Christoph erzählt, er habe vor einiger Zeit ein einstündiges Interview Trumps mit einem Youtuber angesehen. „Wenn Trump bei uns am Tisch sitzen würde, dann fragte er uns, wie es uns geht, was wir tun, er hätte Interesse an unseren Themen. Privat ist Trump vermutlich recht umgänglich“, so Christophs Einschätzung. Als Donald Trump 2016 zum ersten Mal Präsident wurde, hätten ihn alle nur verteufelt und beschämt, die Medien nur unausgewogen negativ berichtet. Mit seiner zweiten Präsidentschaft habe er nun nichts mehr zu verlieren. Deshalb sei Trump in den Kampfmodus übergegangen und jetzt vermutlich der effektivste Präsident aller Zeiten. „Aber halt nicht für das, was wir richtig finden.“

Er sei kein Trump-Fan, betont Christoph. Aber: „Wenn Trump sagt, dass Diät-Cola dick macht, dann hat er sogar recht. Es ist nicht alles falsch, was er sagt. Man will es bloß nicht gerne hören.“ Der Informatiker und Speaker ist der Ansicht, man müsse auch dem amerikanischen Präsidenten zuhören. Wie wir alle wieder lernen sollten, einander zuzuhören. „Auch wenn es schmerzvoll ist. Man kann immer etwas lernen, auch bei Trump. Man sollte aufhören, sich von vorneherein zu verschließen.“
Genauso müsse man den Wähler:innen von FPÖ oder SPÖ oder, in Deutschland, jenen der AfD oder den „Linken“ wieder zuhören. Man sollte unbedingt mit der Ausgrenzung aufhören und ernsthaft verstehen wollen, was den anderen beschäftigt, was Sorgen bereitet. Und nicht auf Spaltung setzen – ein Stichwort, das ihn unmittelbar an Unterbürg denken lässt: das Gewerbegebiet, das nach erfolgter Bürgerbefragung nun nicht realisiert werden soll.

Unterbürg: ein Symptom der Spaltung

Offenbar leben wir in St. Johann in ganz unterschiedlichen Lebenswelten. Christoph hat sich darum bemüht, die Sichtweise aller Seiten zu verstehen. „Früher gab es in St.Johann fast nur Bauern.
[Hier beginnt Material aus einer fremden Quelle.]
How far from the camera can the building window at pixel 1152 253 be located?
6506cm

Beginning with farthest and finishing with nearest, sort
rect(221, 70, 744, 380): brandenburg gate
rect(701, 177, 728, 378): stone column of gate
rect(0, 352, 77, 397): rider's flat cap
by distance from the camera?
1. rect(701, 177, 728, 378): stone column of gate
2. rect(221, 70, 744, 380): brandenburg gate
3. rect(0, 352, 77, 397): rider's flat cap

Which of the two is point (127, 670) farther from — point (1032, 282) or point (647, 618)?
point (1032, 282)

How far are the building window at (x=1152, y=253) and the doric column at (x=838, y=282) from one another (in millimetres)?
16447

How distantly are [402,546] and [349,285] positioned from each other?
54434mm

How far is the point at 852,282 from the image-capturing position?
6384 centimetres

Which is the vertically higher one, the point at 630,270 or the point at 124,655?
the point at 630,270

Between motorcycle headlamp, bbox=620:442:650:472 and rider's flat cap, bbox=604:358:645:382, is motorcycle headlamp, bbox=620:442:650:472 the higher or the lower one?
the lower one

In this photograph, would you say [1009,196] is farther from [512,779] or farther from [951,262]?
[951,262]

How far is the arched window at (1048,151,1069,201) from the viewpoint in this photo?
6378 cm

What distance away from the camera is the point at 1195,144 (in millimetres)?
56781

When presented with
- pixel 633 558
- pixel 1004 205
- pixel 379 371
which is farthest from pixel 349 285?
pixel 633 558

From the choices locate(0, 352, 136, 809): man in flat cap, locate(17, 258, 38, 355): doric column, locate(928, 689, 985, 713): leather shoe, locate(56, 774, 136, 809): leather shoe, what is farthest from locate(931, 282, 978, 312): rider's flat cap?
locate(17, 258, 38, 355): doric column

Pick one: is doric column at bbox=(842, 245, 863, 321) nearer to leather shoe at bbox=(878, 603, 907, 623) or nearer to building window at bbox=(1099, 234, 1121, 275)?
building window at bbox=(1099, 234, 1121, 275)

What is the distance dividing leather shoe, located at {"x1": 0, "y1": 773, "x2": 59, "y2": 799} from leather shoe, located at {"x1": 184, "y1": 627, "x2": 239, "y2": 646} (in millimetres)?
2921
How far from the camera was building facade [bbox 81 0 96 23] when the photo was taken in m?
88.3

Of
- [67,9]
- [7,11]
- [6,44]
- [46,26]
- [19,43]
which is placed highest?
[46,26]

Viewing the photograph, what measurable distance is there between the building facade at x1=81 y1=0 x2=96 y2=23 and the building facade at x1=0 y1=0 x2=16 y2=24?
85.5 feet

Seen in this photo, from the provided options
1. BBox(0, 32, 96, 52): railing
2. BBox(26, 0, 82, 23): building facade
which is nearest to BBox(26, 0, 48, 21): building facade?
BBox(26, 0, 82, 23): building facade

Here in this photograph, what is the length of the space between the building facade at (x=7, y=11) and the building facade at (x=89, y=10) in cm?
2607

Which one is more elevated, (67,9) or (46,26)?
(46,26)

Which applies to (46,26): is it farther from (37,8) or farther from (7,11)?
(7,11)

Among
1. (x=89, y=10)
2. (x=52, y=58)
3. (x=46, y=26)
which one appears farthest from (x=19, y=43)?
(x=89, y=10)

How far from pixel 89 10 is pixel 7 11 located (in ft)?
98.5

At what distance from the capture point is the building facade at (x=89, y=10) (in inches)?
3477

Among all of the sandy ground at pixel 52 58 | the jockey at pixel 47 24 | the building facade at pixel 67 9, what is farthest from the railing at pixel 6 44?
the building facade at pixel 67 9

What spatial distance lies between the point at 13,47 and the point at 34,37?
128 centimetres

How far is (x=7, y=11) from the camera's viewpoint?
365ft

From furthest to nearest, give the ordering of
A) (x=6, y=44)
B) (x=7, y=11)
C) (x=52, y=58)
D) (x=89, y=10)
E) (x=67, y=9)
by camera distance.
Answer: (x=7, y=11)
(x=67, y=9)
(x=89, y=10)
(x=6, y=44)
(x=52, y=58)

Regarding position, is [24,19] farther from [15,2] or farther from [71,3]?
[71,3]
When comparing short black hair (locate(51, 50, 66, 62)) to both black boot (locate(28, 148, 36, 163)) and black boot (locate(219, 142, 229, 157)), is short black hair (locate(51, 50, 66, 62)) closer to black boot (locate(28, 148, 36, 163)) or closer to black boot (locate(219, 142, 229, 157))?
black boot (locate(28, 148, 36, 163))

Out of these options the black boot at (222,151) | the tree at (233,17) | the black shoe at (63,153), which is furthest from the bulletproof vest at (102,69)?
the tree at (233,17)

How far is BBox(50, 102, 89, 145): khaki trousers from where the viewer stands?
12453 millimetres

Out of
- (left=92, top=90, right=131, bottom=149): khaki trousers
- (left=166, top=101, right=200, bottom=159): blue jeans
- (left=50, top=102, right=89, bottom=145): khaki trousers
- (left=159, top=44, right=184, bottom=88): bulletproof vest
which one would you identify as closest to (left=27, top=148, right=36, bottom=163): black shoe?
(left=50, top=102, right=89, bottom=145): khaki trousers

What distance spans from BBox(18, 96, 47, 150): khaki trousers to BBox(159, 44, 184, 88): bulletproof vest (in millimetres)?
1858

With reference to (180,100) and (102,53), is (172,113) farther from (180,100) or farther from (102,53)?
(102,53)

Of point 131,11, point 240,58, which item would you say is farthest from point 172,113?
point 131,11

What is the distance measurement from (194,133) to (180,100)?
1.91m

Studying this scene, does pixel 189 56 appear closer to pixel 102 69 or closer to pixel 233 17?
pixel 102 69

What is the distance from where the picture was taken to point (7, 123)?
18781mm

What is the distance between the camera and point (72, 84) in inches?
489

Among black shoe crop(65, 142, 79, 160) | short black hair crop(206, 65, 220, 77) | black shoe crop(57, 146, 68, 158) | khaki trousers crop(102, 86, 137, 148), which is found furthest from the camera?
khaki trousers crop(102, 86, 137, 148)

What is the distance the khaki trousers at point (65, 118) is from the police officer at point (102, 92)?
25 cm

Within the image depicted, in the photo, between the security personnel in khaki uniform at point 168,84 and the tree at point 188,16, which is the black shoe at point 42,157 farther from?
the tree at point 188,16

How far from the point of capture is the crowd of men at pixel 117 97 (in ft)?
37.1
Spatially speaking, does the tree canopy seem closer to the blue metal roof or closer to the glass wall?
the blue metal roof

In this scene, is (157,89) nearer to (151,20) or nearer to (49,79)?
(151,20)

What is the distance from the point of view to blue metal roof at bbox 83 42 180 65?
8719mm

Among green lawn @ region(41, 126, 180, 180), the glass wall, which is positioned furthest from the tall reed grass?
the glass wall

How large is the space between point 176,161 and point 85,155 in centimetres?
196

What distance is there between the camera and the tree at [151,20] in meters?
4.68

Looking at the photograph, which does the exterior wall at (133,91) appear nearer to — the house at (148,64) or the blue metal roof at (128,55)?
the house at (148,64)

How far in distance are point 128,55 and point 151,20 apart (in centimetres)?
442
Und im Vergleich zu heute waren alle sehr viel ärmer – aber auch viel glücklicher. Wir haben die Geborgenheit der kleinen Gemeinschaft gegen den individuellen Wohlstand für Jedermann eingetauscht.“ Heute arbeiten kaum mehr als drei Prozent der St.Johanner und St.Johannerinnen in der Landwirtschaft. Diese enorme Veränderung habe Spuren im Selbstverständnis hinterlassen, so Christoph.
Der heutige Wohlstand für alle, die guten Willens sind, also die Überwindung der Armut, sei kein Zufall. Im Gegenteil: Armut sei weltweit der Normalfall. Was haben wir anders gemacht? „Der weltberühmte österreichische Ökonom Joseph Schumpeter hat das Rätsel des Wohlstandes als erster entschlüsselt: Kreative Zerstörung. Nur wenn wir das Gute konsequent ersetzen durch das Bessere, sichern wir den Wohlstand für unsere Kinder.“ So kamen nach dem Zweiten Weltkrieg die ersten Traktoren nach Tirol. Auch weil viele Landarbeiter zu Arbeitern bei Bergbahn und ­Egger geworden sind, kam der Wohlstand. Weil ihre Kinder Lehrer, Köche und Krankenpfleger wurden, ist es weiter aufwärts gegangen. Stillstand bedeutet Armut für die nächste Generation.

Weltanschauung

Das pittoreske Unterbürg liegt direkt an der wichtigsten Durchzugsstraße und ist folglich den meisten bekannt. So ist dieser idyllische Fleck weit mehr geworden als ein potenzielles Gewerbegebiet. Es geht um mehr als den Gegensatz von Weide- und Gewerbefläche oder Lebensmittelsicherheit gegen Versiegelung.
Zum Vergleich: In Wien sind 37 Prozent der Bodenfläche versiegelt – in Tirol sind es unter zwei Prozent. 89 Prozent der Fläche Tirols sind schon aus geografischen Gründen vor Bodenversiegelung geschützt. Bei Unterbürg kann es demnach nicht darum gehen – das Areal ist zum Symbol einer schmerzhaften Zeitenwende geworden.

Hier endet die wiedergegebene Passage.